The tax office’s Fraud Sign Prevention (FSV) was in use from 2013 until 2020 when newspaper Trouw and RTL Nieuws blew the whistle on the existence of the secret list. The AP has since found that a precursor of that system had been in place since 2001.

The lists contained the names of 270,000 alleged perpetrators of income tax fraud, including minors and the parents innocently caught up in the childcare benefit scandal.

‘Of course fraud needs to be tackled but we found that the tax office registered and used signals of fraud in a way that is absolutely against the rules. Innocent people have been duped,’ AP chairman Aleid Wolfsen said at the presentation of the report.

Reasons for ending up on the list could be making large tax deductions, a request for information from benefit organisations or even a random tip off.

‘Tip offs from neighbours, or from an angry ex partner could get people onto that list.

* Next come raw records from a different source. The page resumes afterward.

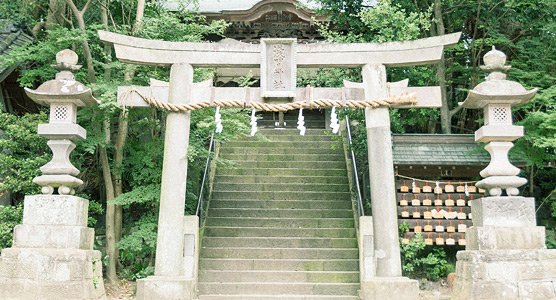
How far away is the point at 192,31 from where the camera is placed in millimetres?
10352

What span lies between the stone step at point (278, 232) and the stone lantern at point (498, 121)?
3729 millimetres

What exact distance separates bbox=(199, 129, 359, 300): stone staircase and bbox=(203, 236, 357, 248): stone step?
2cm

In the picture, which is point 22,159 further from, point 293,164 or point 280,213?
point 293,164

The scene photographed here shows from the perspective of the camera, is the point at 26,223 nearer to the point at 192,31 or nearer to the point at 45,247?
the point at 45,247

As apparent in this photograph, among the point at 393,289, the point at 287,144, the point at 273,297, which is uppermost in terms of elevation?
the point at 287,144

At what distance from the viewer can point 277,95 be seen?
8.31 meters

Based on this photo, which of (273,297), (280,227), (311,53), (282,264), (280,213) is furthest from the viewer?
(280,213)

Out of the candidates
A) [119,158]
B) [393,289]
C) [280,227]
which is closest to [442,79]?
[280,227]

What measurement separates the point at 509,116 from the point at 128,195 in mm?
6983

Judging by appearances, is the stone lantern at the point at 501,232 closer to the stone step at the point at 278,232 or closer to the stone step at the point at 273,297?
the stone step at the point at 273,297

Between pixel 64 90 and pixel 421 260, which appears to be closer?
pixel 64 90

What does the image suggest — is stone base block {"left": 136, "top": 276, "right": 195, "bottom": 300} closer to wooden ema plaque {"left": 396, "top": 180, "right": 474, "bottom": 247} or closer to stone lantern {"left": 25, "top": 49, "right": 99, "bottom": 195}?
stone lantern {"left": 25, "top": 49, "right": 99, "bottom": 195}

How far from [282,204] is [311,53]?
14.5 feet

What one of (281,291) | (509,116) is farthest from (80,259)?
(509,116)
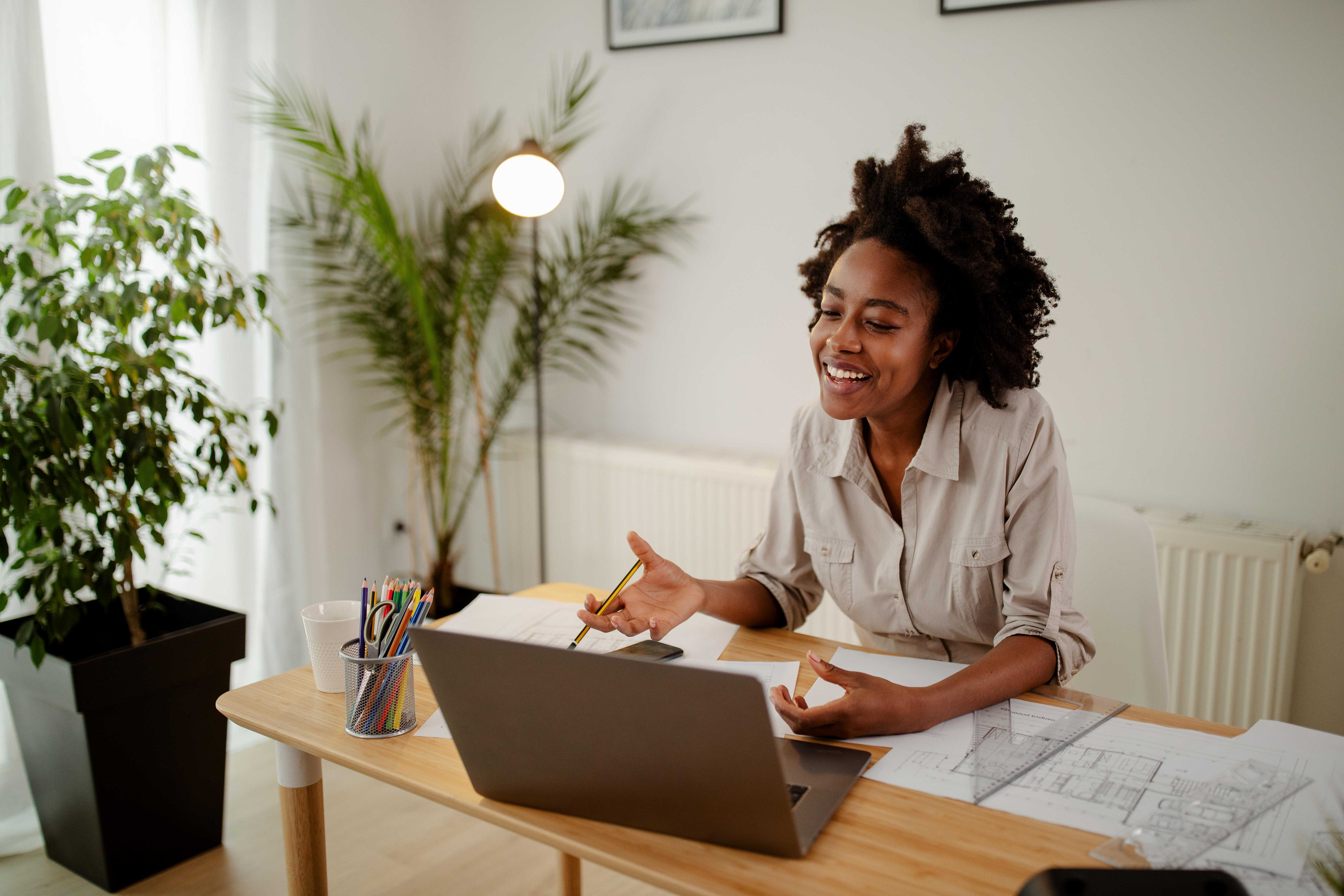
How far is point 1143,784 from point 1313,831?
0.14 meters

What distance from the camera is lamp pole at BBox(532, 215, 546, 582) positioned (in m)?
3.08

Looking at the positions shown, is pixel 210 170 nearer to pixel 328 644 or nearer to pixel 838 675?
pixel 328 644

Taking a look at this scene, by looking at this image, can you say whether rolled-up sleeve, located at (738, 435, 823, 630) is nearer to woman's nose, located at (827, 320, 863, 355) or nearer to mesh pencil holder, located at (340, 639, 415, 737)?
woman's nose, located at (827, 320, 863, 355)

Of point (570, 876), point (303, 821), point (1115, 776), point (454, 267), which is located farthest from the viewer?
point (454, 267)

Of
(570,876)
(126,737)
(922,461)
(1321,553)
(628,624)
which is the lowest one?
(570,876)

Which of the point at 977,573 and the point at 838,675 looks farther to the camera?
the point at 977,573

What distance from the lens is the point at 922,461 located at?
1.49m

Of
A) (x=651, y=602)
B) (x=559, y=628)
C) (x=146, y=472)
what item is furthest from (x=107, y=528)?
(x=651, y=602)

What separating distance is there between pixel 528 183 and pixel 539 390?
0.73m

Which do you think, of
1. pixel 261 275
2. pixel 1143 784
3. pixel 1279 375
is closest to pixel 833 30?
pixel 1279 375

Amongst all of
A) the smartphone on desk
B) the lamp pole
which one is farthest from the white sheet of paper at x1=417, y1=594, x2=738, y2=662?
the lamp pole

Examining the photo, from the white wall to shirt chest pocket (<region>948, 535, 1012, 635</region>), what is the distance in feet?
3.52

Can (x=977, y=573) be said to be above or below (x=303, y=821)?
above

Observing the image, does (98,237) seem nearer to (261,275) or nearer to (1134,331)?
(261,275)
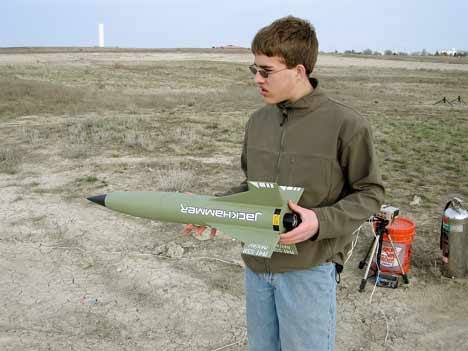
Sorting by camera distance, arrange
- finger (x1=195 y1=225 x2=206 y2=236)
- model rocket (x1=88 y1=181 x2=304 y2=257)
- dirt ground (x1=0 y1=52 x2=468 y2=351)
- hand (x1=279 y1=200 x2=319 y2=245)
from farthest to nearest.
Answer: dirt ground (x1=0 y1=52 x2=468 y2=351)
finger (x1=195 y1=225 x2=206 y2=236)
model rocket (x1=88 y1=181 x2=304 y2=257)
hand (x1=279 y1=200 x2=319 y2=245)

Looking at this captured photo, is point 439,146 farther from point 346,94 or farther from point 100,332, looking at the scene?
point 346,94

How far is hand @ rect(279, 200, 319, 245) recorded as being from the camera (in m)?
2.30

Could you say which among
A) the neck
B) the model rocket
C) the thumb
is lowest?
the model rocket

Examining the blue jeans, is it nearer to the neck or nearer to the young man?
the young man

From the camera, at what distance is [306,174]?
96.7 inches

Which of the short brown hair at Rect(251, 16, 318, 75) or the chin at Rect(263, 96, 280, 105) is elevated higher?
the short brown hair at Rect(251, 16, 318, 75)

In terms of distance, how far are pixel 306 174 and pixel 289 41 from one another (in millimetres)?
659

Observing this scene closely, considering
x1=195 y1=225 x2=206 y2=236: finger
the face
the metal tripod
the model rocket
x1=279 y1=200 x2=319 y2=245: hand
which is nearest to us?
x1=279 y1=200 x2=319 y2=245: hand

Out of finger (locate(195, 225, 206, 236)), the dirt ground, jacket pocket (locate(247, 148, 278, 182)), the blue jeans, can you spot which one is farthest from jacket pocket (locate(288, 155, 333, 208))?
the dirt ground

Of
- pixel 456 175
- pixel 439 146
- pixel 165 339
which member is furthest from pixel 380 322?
pixel 439 146

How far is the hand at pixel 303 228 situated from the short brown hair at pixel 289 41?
721 mm

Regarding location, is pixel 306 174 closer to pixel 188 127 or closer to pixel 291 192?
pixel 291 192

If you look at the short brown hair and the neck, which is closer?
the short brown hair

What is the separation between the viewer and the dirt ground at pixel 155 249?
4539 millimetres
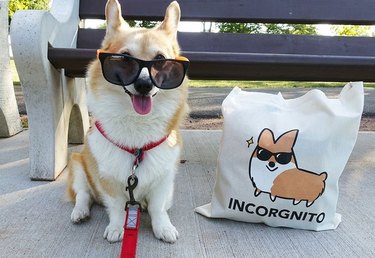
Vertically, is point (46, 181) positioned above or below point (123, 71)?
below

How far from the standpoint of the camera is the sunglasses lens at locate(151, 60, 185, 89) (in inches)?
60.9

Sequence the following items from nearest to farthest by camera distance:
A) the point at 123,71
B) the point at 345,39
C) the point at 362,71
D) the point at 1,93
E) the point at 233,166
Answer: the point at 123,71
the point at 233,166
the point at 362,71
the point at 345,39
the point at 1,93

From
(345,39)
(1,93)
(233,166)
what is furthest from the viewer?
(1,93)

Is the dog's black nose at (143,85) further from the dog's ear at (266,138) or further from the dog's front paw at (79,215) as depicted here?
the dog's front paw at (79,215)

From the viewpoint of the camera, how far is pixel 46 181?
2.40 metres

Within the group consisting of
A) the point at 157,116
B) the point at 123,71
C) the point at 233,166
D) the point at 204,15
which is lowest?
the point at 233,166

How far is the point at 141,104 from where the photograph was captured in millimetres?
1584

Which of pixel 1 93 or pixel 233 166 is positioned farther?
pixel 1 93

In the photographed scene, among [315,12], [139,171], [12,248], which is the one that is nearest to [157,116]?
[139,171]

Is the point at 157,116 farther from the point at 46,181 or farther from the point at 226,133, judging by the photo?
the point at 46,181

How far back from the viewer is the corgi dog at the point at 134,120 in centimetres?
156

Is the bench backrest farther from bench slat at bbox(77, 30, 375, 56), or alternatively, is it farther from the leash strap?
the leash strap

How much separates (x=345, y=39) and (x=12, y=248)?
2.86m

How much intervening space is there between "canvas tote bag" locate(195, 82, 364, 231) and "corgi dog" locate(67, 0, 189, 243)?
31 centimetres
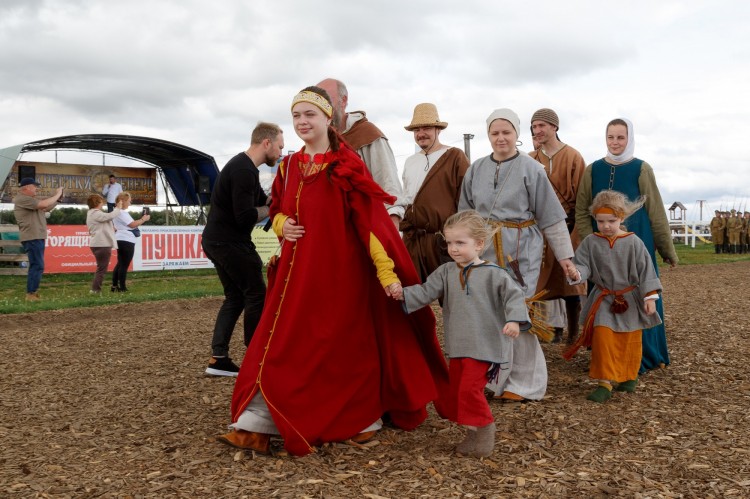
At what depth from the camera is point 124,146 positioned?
867 inches

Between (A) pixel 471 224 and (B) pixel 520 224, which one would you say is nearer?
(A) pixel 471 224

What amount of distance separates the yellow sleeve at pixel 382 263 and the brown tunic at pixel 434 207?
1377mm

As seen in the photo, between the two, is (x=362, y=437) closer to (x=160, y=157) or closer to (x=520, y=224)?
(x=520, y=224)

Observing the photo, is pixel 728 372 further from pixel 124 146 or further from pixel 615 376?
pixel 124 146

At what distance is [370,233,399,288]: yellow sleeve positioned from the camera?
12.0 feet

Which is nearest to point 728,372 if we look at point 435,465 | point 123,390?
point 435,465

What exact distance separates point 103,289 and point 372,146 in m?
10.4

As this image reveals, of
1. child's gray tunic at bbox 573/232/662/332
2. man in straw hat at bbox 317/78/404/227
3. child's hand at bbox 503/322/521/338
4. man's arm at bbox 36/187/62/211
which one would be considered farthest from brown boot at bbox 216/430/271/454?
man's arm at bbox 36/187/62/211

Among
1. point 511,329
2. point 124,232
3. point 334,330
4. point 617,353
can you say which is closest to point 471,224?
point 511,329

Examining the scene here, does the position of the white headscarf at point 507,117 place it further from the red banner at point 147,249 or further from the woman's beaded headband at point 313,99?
the red banner at point 147,249

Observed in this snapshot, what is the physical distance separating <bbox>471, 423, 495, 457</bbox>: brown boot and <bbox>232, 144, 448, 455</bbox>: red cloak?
403mm

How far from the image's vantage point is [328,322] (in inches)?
144

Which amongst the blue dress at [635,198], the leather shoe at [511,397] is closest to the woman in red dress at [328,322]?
the leather shoe at [511,397]

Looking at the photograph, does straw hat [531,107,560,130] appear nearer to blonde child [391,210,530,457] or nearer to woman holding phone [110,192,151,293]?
blonde child [391,210,530,457]
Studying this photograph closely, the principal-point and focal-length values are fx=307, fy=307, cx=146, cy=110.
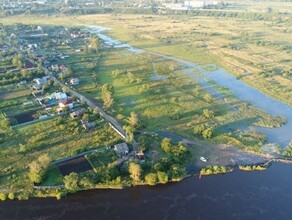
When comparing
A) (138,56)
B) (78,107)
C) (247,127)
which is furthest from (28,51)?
(247,127)

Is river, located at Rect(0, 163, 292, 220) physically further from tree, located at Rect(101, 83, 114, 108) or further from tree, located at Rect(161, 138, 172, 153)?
tree, located at Rect(101, 83, 114, 108)

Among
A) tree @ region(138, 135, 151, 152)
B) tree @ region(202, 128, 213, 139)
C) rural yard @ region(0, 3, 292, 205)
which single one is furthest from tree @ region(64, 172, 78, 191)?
tree @ region(202, 128, 213, 139)

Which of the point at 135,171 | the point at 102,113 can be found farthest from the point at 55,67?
the point at 135,171

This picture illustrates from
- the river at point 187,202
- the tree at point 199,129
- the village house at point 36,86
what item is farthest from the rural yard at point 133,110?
the river at point 187,202

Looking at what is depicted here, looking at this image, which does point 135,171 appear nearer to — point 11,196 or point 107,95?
point 11,196

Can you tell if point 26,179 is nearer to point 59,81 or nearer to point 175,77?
point 59,81
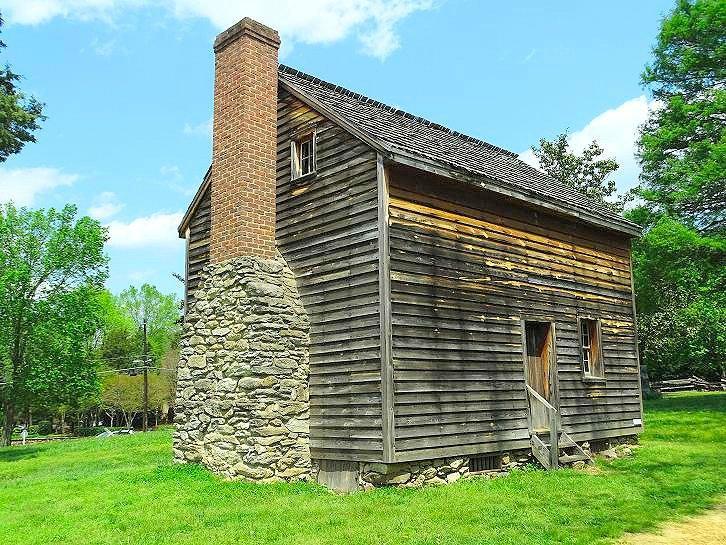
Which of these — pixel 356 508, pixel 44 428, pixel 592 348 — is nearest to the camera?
pixel 356 508

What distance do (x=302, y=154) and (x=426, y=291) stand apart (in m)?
4.24

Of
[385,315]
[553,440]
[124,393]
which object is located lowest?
[124,393]

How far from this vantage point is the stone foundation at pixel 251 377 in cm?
1221

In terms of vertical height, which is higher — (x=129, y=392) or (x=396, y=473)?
(x=396, y=473)

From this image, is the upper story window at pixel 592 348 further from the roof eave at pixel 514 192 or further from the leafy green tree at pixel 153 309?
the leafy green tree at pixel 153 309

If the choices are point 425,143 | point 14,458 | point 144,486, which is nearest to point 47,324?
point 14,458

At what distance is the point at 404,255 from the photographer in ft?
38.7

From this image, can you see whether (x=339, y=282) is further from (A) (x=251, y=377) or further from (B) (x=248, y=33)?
(B) (x=248, y=33)

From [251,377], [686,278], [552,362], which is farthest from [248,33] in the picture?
[686,278]

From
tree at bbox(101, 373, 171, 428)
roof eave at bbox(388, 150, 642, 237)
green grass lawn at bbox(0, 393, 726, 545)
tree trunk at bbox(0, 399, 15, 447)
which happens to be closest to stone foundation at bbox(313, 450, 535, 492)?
green grass lawn at bbox(0, 393, 726, 545)

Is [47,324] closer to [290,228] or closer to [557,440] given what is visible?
[290,228]

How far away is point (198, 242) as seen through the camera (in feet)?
52.5

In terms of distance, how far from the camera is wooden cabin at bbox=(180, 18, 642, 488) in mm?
11578

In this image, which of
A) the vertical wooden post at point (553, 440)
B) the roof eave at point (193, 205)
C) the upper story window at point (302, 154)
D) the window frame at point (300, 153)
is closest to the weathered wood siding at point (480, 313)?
the vertical wooden post at point (553, 440)
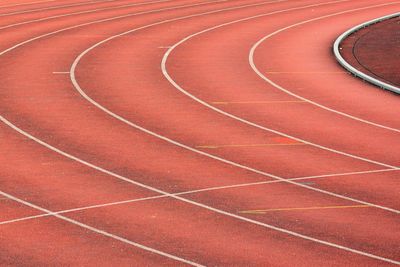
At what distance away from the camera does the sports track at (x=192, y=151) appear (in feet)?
53.5

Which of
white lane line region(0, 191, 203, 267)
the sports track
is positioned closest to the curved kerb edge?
the sports track

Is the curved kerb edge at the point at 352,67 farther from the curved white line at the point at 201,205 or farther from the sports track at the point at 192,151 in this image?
the curved white line at the point at 201,205

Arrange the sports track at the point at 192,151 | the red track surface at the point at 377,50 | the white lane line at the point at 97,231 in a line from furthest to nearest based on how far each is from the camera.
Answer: the red track surface at the point at 377,50 → the sports track at the point at 192,151 → the white lane line at the point at 97,231

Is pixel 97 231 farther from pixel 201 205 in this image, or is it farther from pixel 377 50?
pixel 377 50

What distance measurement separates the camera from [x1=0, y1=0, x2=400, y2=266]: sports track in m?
16.3

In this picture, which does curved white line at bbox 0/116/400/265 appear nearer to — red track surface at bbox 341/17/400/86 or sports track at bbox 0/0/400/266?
sports track at bbox 0/0/400/266

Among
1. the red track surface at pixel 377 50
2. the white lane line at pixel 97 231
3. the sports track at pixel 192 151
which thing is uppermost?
the white lane line at pixel 97 231

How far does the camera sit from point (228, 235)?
54.7 ft

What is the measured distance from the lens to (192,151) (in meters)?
21.8

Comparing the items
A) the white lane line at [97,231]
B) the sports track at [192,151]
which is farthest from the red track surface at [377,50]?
the white lane line at [97,231]

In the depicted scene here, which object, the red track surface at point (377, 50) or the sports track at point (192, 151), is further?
the red track surface at point (377, 50)

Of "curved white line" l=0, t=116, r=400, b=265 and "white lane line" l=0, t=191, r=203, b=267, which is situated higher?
"white lane line" l=0, t=191, r=203, b=267

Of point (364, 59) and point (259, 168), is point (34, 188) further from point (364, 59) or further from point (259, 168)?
point (364, 59)

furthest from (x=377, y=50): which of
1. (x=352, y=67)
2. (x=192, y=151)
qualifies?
(x=192, y=151)
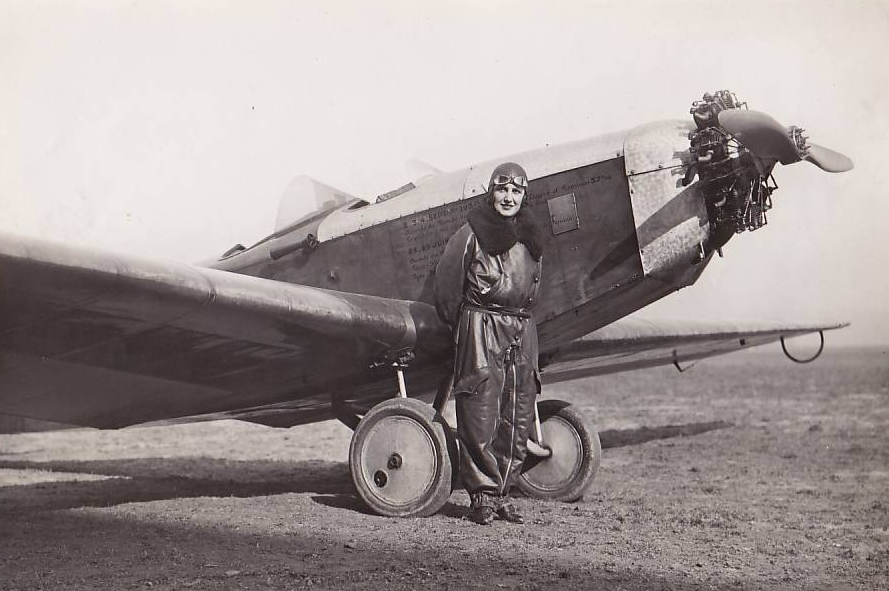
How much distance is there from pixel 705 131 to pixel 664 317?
4070mm

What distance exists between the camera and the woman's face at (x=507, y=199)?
5090 millimetres

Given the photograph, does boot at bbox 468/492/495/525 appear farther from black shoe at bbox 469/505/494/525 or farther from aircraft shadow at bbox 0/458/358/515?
aircraft shadow at bbox 0/458/358/515

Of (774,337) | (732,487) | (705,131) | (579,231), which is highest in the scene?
(705,131)

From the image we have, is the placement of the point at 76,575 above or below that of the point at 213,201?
below

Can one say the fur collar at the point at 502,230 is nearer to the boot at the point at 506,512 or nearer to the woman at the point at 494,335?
the woman at the point at 494,335

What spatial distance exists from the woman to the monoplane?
0.36 metres

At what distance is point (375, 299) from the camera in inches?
225

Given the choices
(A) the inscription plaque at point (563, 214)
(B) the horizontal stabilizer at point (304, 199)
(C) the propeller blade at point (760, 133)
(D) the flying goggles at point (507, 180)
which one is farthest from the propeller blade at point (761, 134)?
(B) the horizontal stabilizer at point (304, 199)

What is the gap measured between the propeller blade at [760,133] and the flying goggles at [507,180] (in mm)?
1366

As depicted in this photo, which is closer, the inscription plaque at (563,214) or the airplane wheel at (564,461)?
the inscription plaque at (563,214)

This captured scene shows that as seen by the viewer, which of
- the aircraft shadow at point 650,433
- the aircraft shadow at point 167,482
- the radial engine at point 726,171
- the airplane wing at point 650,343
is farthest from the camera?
the aircraft shadow at point 650,433

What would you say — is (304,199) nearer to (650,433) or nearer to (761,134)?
(761,134)

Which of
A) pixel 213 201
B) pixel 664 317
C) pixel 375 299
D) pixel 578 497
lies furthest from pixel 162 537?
pixel 213 201

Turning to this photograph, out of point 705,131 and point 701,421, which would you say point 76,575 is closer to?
point 705,131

And once you were on it, you were assumed to have fiddled your taxes,’ Wolfsen said.

The tax office didn’t stop there, the AP found. Too many members of staff had access to the files and data was kept too long. Information about the health of some 20,000 people was also included in their files.


The tax office is currently looking at the files to find out what the reason for the blacklisting was in each case, but it is thought that in half of them, the reason will never become clear.

The impact of being on the list for people and businesses is currently being looked at by consultancy PWC. The finance ministry has already said some 15,000 people experienced adverse financial effects. They were, for instance, denied personal payment schemes or their tax returns came under extra scrutiny.

The practice also contributed to the ‘unparalleled wrong’ suffered by families who were caught up in the tax office child benefits scandal, which eventually led to the collapse of the government.

The AP is considering fining the tax office but wants to wait for a reaction from caretaker finance minister Wopke Hoekstra first.